The UI is unaffected by the mod. Turn the light off/on by the tailcap clicky – press for momentary, press and release (i.e., click) for constant on. 

Change output modes by turning the control ring in the head. Arranged from left-to-right (looking down at the light, held in traditional flashlight carry), the modes are level 1 > level 2 > level 3 > level 4 > level 5 > level 6 (max) > standby > tactical strobe. 

No light is produced on standby, but a miniscule current will be drawn to allow the circuit to respond to a ring turn (see below). As always, I recommend you store the light clicked-off at the tailcap, or locked-out by a head twist. 

To charge the light, simply attached the magnetic charging dock to the port on the back of the light, and connect the other end of the cable to AC or DC power. Scroll down for an analysis of the charging current.

*Video*: 

For more information on the modded K50vn, please see my brief overview here:



For more detailed information on the K50, including general build and user interface, please see my video overview:



As with all my videos, I recommend you have annotations turned on. I commonly update the commentary with additional information or clarifications before publicly releasing the video. 

*Strobe*

There is no sign of PWM on any level – the light is current-controlled. :thumbsup:






The K50 uses an oscillating strobe design, switching between two frequencies every ~0.55secs or so. Here is a blow up of the two frequencies:










As you can see, it rapidly switches between 15.0Hz and 6.5Hz. I haven't bothered re-testing the K50vn, but it looks to be unaltered

*Charging Current*

Because the AC charger uses a USB connector to the charging cable, I was able to take direct measures of the charging parameters on the stock K50 (these should be the same for the K50vn). For these measures, I am using the new Xtar VI01 "USB Detector" (basically a specialized USB current/voltage meter). This model has recently been favorably reviewed by HKJ here.

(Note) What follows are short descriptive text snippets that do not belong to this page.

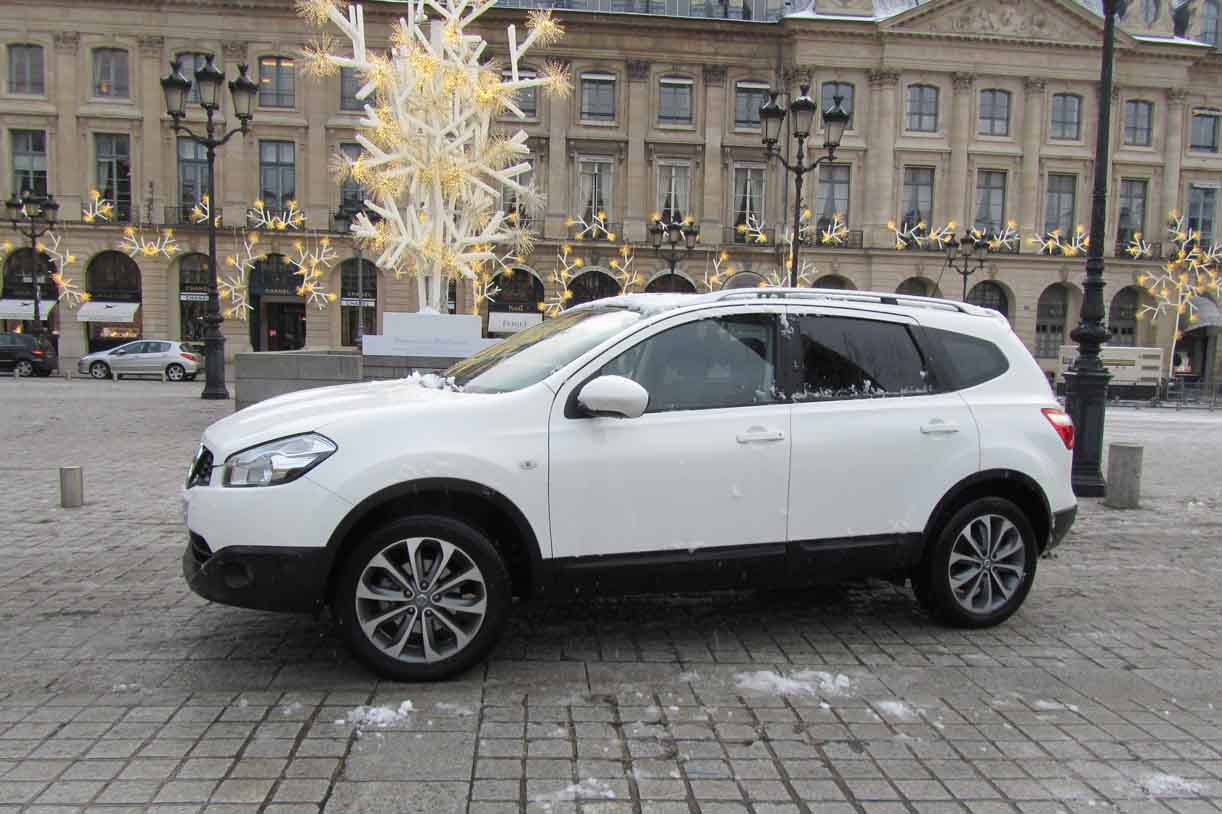 2011 nissan qashqai 2 pictures information and specs auto. Black Bedroom Furniture Sets. Home Design Ideas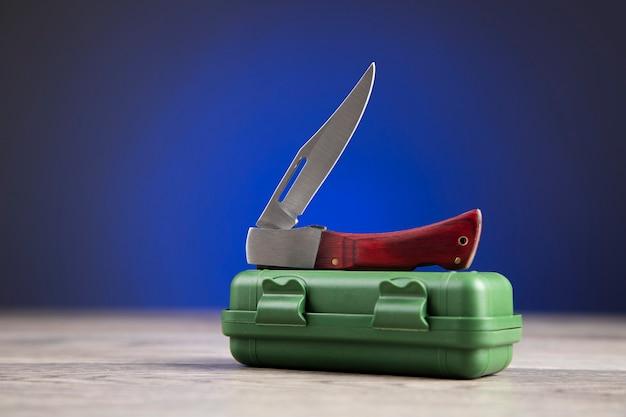 Piccolo coltello sulla scatola verde
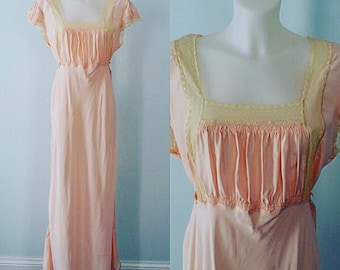 Vintage 1940s Nightgown, Vintage Victorian Style Nightgown, Peach Nightgown, Vintage Nightgown, Vintage Nightgowns, 1940s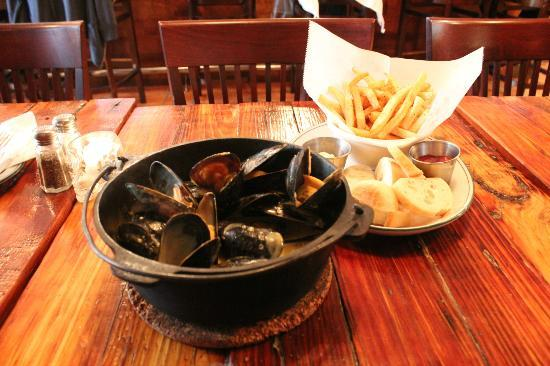 St Arnold's Mussel Bar: st. arnolds mussels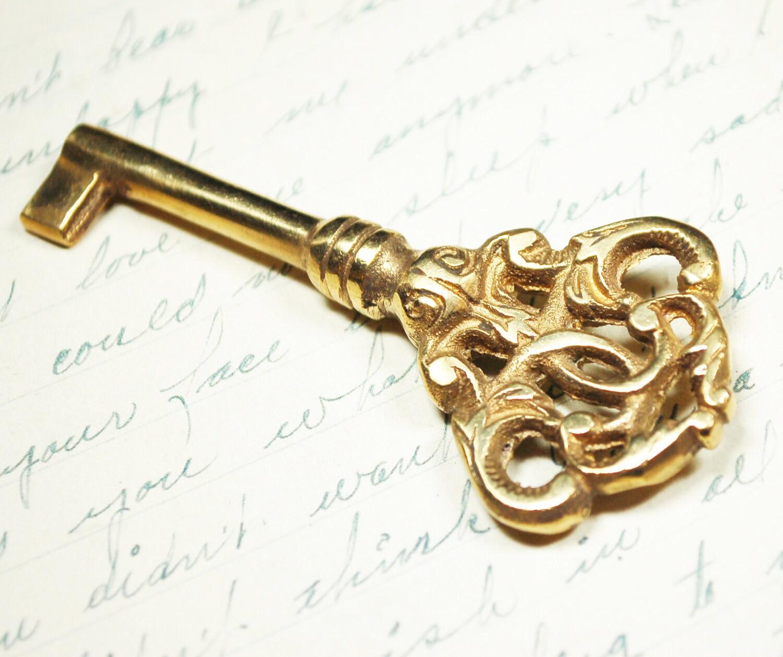 Antique skeleton key ornate vintage key in gold by for Antique looking keys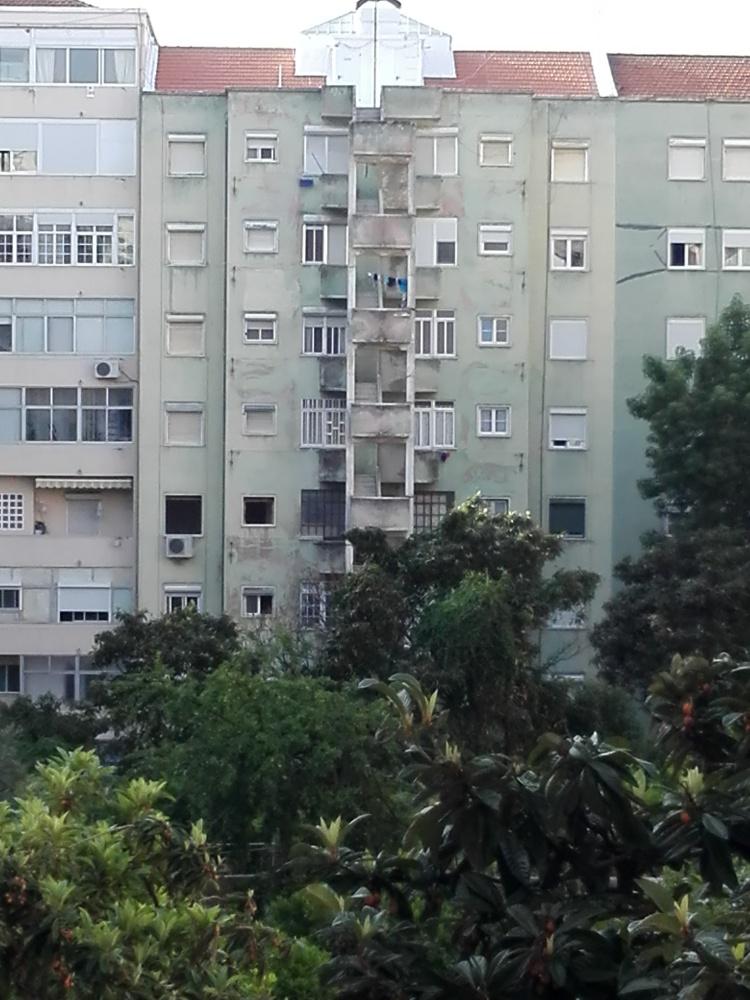 Fachada tardoz Prª.João Az.Coutinho,2-Lisboa- em obras de restauro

For charging tests, I started with discharged AW protected 18650 cells, measuring ~3.0-3.4V at rest. For all these tests, I removed the USB detector after each reading was taken. Note that the voltage reading on this device refers to the input voltage (i.e., from the charging brick).

Initial charging current and input voltage:










As you can see, charging started at 1.68A with a typical USB 5.41V input voltage ("U" is meant to represent Volts on the top display above). This is reasonable given all the cells were not fully discharged. Recall that the AC adapter has a max charging rate of 2A.

After 4 hours of charging, I re-measured charging current and input voltage:










As you can see, the charging current has dropped down to 1.20A at this point, with a consistent input voltage, as expected.

After 5 hours and 20 mins of charging:










Charging current has now dropped to 0.59A, still with a fairly consistent input voltage. As you might expect, it won't be long until charging terminates. 

In my testing, the charging indicator went green ~10 mins later, for a total charging time of 5hr 30mins. Resting voltage of the AW 2200mAh batteries was ~4.16-4.22V. 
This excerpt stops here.